Le coût social du basculement vers les grandes surfaces
En imaginant un Maroc exclusivement structuré autour des supermarchés et des circuits longs de distribution, on mesure mieux ce qui aurait manqué : la confiance, le crédit informel, la négociation, la présence humaine, la connaissance intime des familles et la capacité à tendre la main quand tout vacille.
L’épicier de quartier, souvent banalisé, apparaît comme un pilier territorial et socio-économiqueSollicité par Médias24, David Goeury indique que la prise en compte de la vulnérabilité des ménages urbains est souvent abordée selon le principe de l’aide sociale et non du tissu social.
Or, les ménages les plus vulnérables sont souvent ceux qui ont très peu de relations sociales de voisinage.
"Aujourd’hui, bien souvent, seul l’épicier de quartier connaît les ménages les plus vulnérables, mais cela reste un point aveugle des politiques publiques. La volonté de bancariser et de digitaliser les transactions fait disparaître cette solidarité. Si durant la crise Covid, les ménages les plus fragilisés ont pu survivre, c’est grâce à ce principe de la confiance du carnet. Or beaucoup d’experts considèrent le système comme archaïque sans comprendre sa robustesse et sans comprendre la réalité de ce que signifie la vulnérabilité urbaine ", analyse-t-il.
Par ailleurs, selon David Goeury, la transformation rapide du commerce vers les grandes surfaces pourrait affaiblir la capacité des quartiers populaires à absorber les chocs économiques et sanitaires.
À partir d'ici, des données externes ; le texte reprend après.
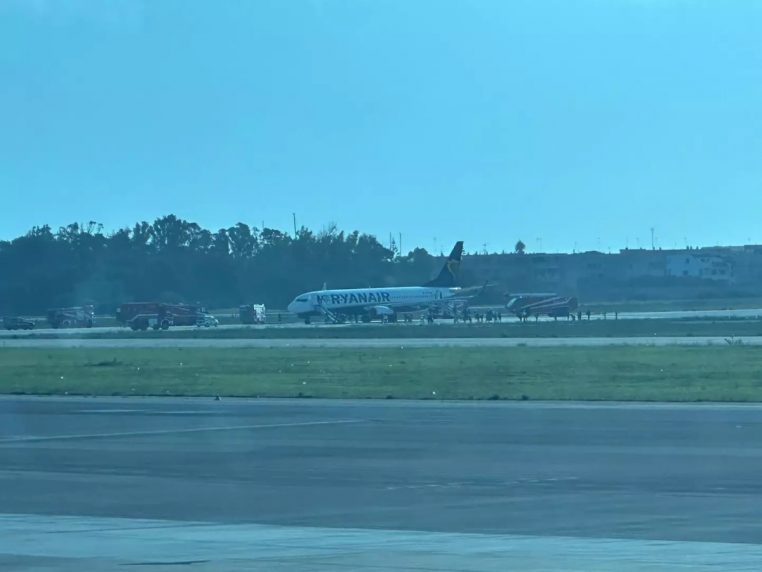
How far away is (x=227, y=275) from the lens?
16662cm

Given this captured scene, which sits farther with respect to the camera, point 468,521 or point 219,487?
point 219,487

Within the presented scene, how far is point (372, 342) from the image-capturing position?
78.5 m

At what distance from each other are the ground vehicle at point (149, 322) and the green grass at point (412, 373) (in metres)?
44.1

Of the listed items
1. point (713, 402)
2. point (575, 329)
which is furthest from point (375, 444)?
point (575, 329)

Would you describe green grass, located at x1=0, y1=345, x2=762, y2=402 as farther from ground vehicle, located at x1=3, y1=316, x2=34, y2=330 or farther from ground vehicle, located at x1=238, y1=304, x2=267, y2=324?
ground vehicle, located at x1=238, y1=304, x2=267, y2=324

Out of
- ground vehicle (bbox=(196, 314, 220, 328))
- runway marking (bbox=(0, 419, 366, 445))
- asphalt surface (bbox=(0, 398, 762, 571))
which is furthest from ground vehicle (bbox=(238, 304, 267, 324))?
runway marking (bbox=(0, 419, 366, 445))

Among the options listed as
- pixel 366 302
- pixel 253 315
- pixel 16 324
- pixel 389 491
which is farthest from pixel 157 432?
pixel 253 315

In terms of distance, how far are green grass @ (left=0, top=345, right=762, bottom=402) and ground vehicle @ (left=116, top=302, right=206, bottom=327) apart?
46878mm

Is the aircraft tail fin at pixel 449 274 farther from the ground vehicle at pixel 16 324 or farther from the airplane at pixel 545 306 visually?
the ground vehicle at pixel 16 324

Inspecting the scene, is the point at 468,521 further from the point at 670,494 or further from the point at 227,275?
the point at 227,275

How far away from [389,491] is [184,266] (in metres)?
148

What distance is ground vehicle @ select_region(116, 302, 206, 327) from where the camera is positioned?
116m

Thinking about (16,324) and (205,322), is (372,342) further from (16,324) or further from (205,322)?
(16,324)

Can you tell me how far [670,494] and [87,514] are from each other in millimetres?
6983
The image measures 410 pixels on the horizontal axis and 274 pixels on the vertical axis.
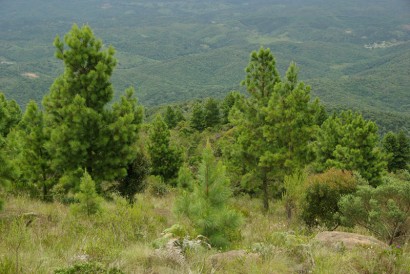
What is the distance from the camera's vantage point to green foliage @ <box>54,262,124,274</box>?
13.3 feet

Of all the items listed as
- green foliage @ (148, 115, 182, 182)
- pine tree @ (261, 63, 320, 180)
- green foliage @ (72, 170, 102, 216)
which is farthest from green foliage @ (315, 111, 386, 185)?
green foliage @ (72, 170, 102, 216)

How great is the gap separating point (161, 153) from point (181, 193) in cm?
1851

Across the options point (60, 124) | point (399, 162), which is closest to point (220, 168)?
point (60, 124)

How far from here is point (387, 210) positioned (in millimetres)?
8891

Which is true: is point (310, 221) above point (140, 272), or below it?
below

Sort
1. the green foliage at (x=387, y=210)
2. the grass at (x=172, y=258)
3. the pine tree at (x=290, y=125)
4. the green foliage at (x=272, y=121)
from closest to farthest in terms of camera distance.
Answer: the grass at (x=172, y=258)
the green foliage at (x=387, y=210)
the pine tree at (x=290, y=125)
the green foliage at (x=272, y=121)

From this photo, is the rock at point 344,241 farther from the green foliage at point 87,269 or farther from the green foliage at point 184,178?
the green foliage at point 184,178

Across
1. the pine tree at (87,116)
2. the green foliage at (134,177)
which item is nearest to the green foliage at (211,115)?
the green foliage at (134,177)

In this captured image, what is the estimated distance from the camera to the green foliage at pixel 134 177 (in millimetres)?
14664

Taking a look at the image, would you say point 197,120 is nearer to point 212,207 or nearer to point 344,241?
point 212,207

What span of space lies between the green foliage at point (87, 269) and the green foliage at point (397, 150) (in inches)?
1705

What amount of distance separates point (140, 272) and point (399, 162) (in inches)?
1738

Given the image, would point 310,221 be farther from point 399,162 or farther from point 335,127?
point 399,162

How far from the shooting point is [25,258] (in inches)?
173
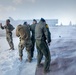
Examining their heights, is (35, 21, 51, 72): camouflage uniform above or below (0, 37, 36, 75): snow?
above

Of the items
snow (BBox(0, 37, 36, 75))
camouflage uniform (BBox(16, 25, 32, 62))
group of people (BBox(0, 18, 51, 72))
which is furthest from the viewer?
camouflage uniform (BBox(16, 25, 32, 62))

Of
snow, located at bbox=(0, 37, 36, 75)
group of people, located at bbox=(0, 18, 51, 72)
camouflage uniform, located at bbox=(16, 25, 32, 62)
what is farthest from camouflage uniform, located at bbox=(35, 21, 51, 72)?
camouflage uniform, located at bbox=(16, 25, 32, 62)

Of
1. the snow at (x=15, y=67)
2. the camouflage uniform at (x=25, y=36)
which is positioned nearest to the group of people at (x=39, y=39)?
the camouflage uniform at (x=25, y=36)

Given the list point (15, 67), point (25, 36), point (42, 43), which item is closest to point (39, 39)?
point (42, 43)

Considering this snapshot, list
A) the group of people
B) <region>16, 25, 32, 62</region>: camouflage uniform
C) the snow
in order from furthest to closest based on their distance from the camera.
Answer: <region>16, 25, 32, 62</region>: camouflage uniform
the snow
the group of people

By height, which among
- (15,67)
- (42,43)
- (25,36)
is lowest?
(15,67)

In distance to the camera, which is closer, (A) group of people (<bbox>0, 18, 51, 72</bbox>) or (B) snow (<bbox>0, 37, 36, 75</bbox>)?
(A) group of people (<bbox>0, 18, 51, 72</bbox>)

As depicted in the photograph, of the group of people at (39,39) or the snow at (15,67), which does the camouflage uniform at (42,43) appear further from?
the snow at (15,67)

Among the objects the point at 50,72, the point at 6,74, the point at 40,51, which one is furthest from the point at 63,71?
the point at 6,74

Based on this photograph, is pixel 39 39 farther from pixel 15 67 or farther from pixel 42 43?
pixel 15 67

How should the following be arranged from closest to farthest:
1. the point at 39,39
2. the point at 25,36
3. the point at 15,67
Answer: the point at 39,39, the point at 15,67, the point at 25,36

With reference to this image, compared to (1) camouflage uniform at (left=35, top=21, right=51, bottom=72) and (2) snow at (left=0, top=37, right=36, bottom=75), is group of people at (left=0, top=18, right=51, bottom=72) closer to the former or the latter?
(1) camouflage uniform at (left=35, top=21, right=51, bottom=72)

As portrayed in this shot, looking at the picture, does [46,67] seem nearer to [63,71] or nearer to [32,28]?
[63,71]

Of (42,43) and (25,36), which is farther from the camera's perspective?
(25,36)
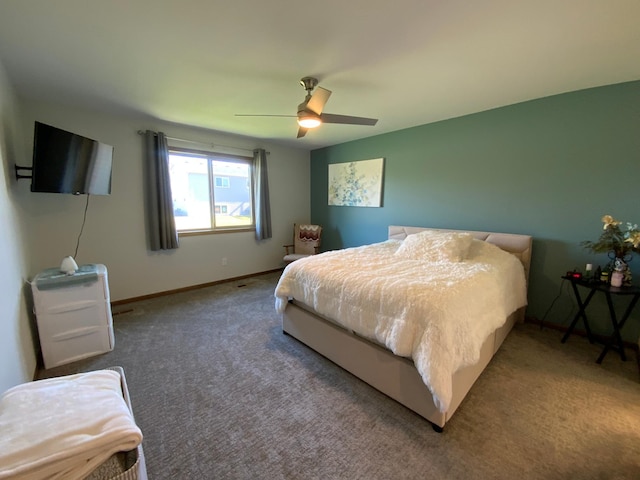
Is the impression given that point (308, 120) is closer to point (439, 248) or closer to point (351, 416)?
point (439, 248)

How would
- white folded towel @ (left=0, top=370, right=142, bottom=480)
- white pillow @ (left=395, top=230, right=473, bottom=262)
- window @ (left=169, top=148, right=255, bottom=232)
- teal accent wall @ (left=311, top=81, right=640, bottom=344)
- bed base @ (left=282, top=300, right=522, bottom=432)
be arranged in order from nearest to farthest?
white folded towel @ (left=0, top=370, right=142, bottom=480) → bed base @ (left=282, top=300, right=522, bottom=432) → teal accent wall @ (left=311, top=81, right=640, bottom=344) → white pillow @ (left=395, top=230, right=473, bottom=262) → window @ (left=169, top=148, right=255, bottom=232)

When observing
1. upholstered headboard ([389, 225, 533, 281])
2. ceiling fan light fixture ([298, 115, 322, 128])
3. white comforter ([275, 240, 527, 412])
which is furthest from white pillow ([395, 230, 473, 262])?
ceiling fan light fixture ([298, 115, 322, 128])

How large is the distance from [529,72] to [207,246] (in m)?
4.44

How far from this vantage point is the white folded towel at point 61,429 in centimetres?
76

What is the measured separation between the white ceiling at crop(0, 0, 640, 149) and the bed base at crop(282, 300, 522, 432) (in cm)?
212

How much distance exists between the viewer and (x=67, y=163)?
239 cm

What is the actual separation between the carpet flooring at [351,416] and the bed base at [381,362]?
8cm

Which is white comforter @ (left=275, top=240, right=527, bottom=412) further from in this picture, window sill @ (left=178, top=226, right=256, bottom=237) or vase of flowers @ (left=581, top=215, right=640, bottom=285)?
window sill @ (left=178, top=226, right=256, bottom=237)

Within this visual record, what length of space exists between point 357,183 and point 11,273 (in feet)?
13.6

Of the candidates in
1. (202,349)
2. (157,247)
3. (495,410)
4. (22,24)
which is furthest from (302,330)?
(22,24)

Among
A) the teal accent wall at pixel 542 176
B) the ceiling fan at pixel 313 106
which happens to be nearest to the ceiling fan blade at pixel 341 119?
the ceiling fan at pixel 313 106

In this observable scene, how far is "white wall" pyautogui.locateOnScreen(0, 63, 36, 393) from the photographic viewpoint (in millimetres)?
1600

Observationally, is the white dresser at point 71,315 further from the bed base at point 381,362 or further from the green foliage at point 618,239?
the green foliage at point 618,239

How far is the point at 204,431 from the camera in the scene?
5.32 ft
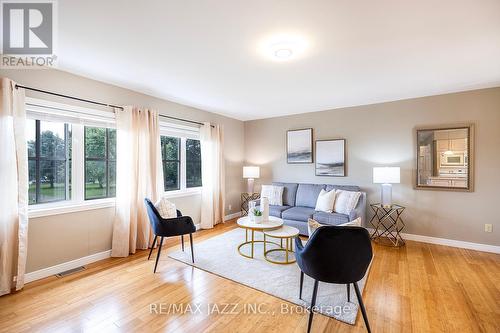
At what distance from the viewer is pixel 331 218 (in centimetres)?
375

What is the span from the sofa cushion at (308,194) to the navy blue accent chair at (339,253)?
2820 mm

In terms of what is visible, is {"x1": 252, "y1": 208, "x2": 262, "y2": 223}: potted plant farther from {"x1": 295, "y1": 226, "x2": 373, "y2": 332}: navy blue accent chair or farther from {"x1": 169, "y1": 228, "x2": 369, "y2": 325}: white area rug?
{"x1": 295, "y1": 226, "x2": 373, "y2": 332}: navy blue accent chair

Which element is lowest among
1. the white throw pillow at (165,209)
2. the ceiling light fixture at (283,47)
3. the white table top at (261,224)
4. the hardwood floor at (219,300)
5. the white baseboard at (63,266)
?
the hardwood floor at (219,300)

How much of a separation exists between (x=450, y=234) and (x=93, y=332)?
4.87 meters

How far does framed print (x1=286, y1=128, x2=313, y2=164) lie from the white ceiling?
1.41m

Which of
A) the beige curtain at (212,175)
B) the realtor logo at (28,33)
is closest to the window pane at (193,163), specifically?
the beige curtain at (212,175)

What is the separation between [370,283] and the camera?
2559 mm

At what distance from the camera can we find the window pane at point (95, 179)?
3113 mm

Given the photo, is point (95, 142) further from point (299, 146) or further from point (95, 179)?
point (299, 146)

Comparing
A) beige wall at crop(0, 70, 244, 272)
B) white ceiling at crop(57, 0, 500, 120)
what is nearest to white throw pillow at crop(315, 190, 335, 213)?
white ceiling at crop(57, 0, 500, 120)

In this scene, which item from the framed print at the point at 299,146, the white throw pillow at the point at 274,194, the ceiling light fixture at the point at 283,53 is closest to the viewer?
the ceiling light fixture at the point at 283,53

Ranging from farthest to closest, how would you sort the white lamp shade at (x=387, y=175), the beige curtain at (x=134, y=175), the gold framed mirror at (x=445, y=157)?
the white lamp shade at (x=387, y=175), the gold framed mirror at (x=445, y=157), the beige curtain at (x=134, y=175)

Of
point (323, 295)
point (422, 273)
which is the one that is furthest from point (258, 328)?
point (422, 273)

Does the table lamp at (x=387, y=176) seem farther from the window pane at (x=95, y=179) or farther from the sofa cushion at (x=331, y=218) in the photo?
the window pane at (x=95, y=179)
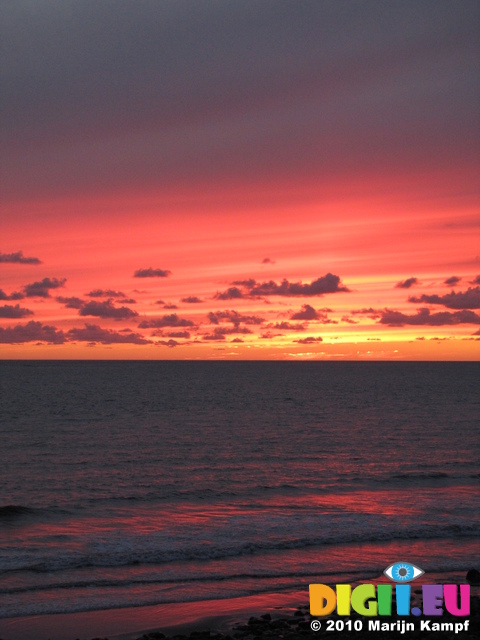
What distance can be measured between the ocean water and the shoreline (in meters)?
0.68

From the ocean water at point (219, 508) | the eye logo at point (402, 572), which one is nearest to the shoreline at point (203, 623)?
the ocean water at point (219, 508)

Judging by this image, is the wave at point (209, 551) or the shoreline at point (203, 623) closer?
the shoreline at point (203, 623)

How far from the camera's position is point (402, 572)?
21000 millimetres

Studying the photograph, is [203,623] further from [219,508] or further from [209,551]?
[219,508]

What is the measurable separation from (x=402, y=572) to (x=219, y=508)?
11.2 metres

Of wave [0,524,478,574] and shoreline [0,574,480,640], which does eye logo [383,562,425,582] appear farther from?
wave [0,524,478,574]

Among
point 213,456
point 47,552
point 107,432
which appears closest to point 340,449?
point 213,456

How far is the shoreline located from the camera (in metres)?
15.9

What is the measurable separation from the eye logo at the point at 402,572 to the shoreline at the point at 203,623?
7.52ft

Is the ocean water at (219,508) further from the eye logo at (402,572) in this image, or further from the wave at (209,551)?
the eye logo at (402,572)

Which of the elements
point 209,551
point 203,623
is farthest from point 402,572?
point 203,623

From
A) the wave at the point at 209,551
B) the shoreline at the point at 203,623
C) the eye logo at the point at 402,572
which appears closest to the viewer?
the shoreline at the point at 203,623

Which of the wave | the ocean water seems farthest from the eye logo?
the wave

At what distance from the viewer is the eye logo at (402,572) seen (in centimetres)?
2048
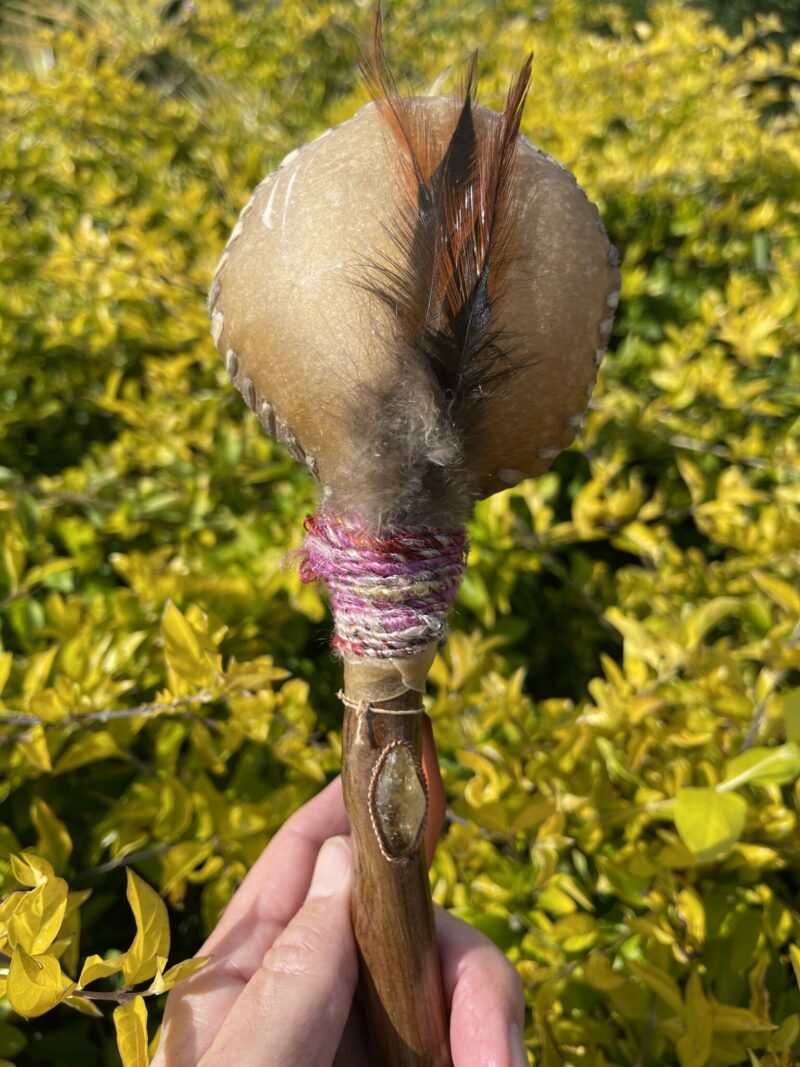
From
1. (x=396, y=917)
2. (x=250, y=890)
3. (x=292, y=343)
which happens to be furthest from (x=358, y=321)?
(x=250, y=890)

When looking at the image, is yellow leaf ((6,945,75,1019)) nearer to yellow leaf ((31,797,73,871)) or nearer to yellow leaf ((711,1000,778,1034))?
yellow leaf ((31,797,73,871))

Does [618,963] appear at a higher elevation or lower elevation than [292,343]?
lower

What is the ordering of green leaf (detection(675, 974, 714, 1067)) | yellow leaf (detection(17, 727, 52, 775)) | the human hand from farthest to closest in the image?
1. yellow leaf (detection(17, 727, 52, 775))
2. green leaf (detection(675, 974, 714, 1067))
3. the human hand

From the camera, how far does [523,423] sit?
572 millimetres

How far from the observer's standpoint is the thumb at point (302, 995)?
58 cm

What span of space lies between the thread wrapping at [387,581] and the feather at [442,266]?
5 cm

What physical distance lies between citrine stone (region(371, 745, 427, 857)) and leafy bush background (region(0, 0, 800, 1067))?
0.63 feet

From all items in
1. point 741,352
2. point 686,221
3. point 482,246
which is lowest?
point 741,352

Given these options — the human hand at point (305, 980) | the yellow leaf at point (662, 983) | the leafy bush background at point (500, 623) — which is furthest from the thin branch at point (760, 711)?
the human hand at point (305, 980)

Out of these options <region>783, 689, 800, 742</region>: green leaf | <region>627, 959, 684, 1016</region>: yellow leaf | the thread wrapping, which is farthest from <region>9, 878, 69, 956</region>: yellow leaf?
<region>783, 689, 800, 742</region>: green leaf

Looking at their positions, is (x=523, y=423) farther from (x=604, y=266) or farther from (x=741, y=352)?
(x=741, y=352)

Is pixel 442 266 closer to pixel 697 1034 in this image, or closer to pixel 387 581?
pixel 387 581

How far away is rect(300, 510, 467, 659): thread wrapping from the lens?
0.57 meters

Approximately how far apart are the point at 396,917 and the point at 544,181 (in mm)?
634
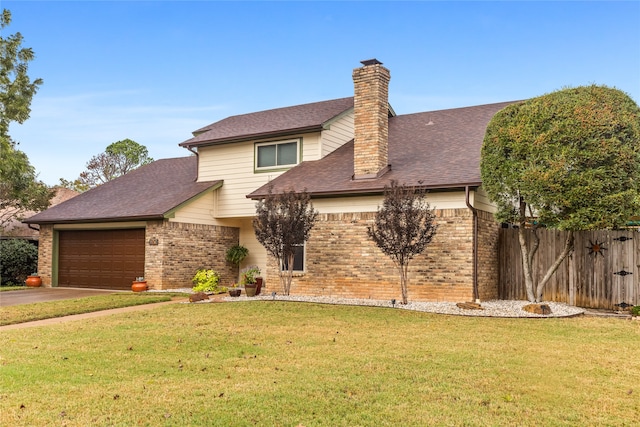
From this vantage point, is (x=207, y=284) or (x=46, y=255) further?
(x=46, y=255)

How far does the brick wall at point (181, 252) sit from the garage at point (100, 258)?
86 cm

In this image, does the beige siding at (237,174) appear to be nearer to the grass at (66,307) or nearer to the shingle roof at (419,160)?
the shingle roof at (419,160)

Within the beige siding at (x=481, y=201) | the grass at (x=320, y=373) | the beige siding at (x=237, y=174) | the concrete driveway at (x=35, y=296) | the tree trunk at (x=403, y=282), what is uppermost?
the beige siding at (x=237, y=174)

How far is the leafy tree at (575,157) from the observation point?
12258mm

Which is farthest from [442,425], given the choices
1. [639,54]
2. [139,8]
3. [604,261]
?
[139,8]

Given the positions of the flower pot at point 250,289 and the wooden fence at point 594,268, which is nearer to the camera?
the wooden fence at point 594,268

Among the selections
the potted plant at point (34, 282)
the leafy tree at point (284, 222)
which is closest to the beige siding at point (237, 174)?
the leafy tree at point (284, 222)

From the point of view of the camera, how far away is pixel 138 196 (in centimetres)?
2156

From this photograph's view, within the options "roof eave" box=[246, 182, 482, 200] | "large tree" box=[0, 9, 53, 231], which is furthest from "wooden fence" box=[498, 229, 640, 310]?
"large tree" box=[0, 9, 53, 231]

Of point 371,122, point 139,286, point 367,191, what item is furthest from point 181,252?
point 371,122

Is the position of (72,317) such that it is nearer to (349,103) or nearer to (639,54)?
(349,103)

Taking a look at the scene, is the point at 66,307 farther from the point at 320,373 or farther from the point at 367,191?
the point at 320,373

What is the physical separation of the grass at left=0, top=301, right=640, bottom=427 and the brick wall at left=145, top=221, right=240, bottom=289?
296 inches

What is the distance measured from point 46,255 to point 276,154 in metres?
10.1
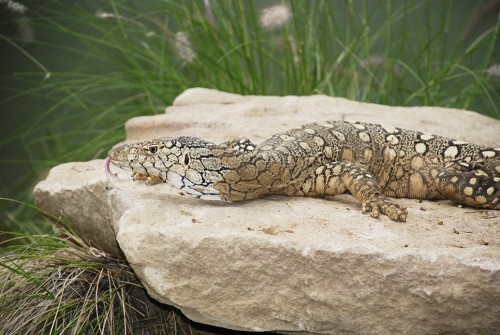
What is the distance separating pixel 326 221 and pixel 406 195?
1.22 m

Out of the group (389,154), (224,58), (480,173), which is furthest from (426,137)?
(224,58)

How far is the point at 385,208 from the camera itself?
4398mm

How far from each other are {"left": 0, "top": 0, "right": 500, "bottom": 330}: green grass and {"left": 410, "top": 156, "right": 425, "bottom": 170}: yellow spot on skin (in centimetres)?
262

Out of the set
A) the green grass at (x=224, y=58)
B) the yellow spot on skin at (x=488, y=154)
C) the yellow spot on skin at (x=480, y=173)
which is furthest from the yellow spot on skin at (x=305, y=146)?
the green grass at (x=224, y=58)

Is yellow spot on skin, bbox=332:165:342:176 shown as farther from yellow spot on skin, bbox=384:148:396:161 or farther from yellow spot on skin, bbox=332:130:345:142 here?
yellow spot on skin, bbox=384:148:396:161

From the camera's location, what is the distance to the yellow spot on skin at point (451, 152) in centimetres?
506

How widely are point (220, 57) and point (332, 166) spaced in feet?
11.6

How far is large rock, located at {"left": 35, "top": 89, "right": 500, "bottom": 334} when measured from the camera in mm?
3654

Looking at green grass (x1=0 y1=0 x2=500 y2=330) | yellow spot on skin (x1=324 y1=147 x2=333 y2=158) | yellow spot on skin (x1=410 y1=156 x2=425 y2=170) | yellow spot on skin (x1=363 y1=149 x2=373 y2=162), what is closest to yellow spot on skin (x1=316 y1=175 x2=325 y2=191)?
yellow spot on skin (x1=324 y1=147 x2=333 y2=158)

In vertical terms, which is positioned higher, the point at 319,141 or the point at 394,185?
the point at 319,141

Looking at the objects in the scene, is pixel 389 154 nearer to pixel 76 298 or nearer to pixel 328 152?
pixel 328 152

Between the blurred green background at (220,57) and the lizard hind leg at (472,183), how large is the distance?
2.91 m

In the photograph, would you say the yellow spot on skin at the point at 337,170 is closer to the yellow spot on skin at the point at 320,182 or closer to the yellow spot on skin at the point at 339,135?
the yellow spot on skin at the point at 320,182

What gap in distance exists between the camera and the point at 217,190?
4.50 m
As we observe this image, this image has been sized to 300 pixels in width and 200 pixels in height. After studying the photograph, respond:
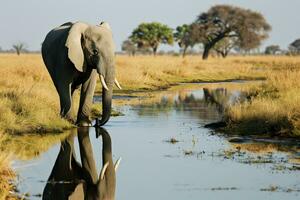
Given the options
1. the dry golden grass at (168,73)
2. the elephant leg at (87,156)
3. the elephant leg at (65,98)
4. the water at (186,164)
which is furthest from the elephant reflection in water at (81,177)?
the dry golden grass at (168,73)

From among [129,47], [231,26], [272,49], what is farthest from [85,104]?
[272,49]

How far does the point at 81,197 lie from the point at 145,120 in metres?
9.56

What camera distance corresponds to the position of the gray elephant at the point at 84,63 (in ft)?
49.6

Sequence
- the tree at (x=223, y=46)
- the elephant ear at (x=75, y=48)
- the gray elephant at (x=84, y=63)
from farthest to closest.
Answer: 1. the tree at (x=223, y=46)
2. the gray elephant at (x=84, y=63)
3. the elephant ear at (x=75, y=48)

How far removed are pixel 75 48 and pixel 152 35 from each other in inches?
3020

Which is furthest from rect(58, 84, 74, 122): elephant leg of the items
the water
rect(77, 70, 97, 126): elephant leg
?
the water

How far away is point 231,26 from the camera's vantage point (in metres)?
69.2

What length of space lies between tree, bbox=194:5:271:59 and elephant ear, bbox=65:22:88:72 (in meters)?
52.8

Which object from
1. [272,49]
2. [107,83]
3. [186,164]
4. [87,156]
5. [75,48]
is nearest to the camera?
[186,164]

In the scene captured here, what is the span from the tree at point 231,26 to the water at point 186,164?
167 feet

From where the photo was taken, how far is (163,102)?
80.0 feet

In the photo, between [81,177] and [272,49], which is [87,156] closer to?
[81,177]

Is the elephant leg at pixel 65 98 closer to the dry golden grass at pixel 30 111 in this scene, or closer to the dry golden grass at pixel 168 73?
the dry golden grass at pixel 30 111

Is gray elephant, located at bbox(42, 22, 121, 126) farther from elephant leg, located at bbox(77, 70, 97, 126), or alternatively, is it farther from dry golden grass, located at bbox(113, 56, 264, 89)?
dry golden grass, located at bbox(113, 56, 264, 89)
"Dans les pays à hauts revenus et notamment en France, le développement des grandes surfaces a eu des effets désastreux dans de nombreux quartiers populaires en fragilisant profondément les ménages. Premièrement, parce que les grandes surfaces, du fait de leurs gains de productivité, présentent très peu d’opportunités d’emploi, au regard de leur chiffre d’affaires, et surtout elles amènent à la disparition du commerçant indépendant qui joue un rôle que ne peut pas assurer un salarié d’une franchise. Durant la pandémie, elles ont été des lieux de contamination et de propagation, du fait des logiques de brassage des clients et de libre-service", précise-t-il.
"En termes de développement économique durable, les pouvoirs publics doivent privilégier les commerces de proximité pour maintenir des quartiers urbains dynamiques, mais cela suppose aussi de privilégier la mixité sociale", préconise le géographe.
"Malheureusement, aujourd’hui dans de nombreuses parties du monde, les pouvoirs publics privilégient les grandes zones commerciales qui accompagnent un processus de segmentation socio-spatiale entre quartiers riches fermés et quartiers populaires sous-équipés. Les grandes surfaces deviennent alors des points de tension où se cristallisent les frustrations entre deux parties de la population qui désormais s’ignorent", conclut David Goeury.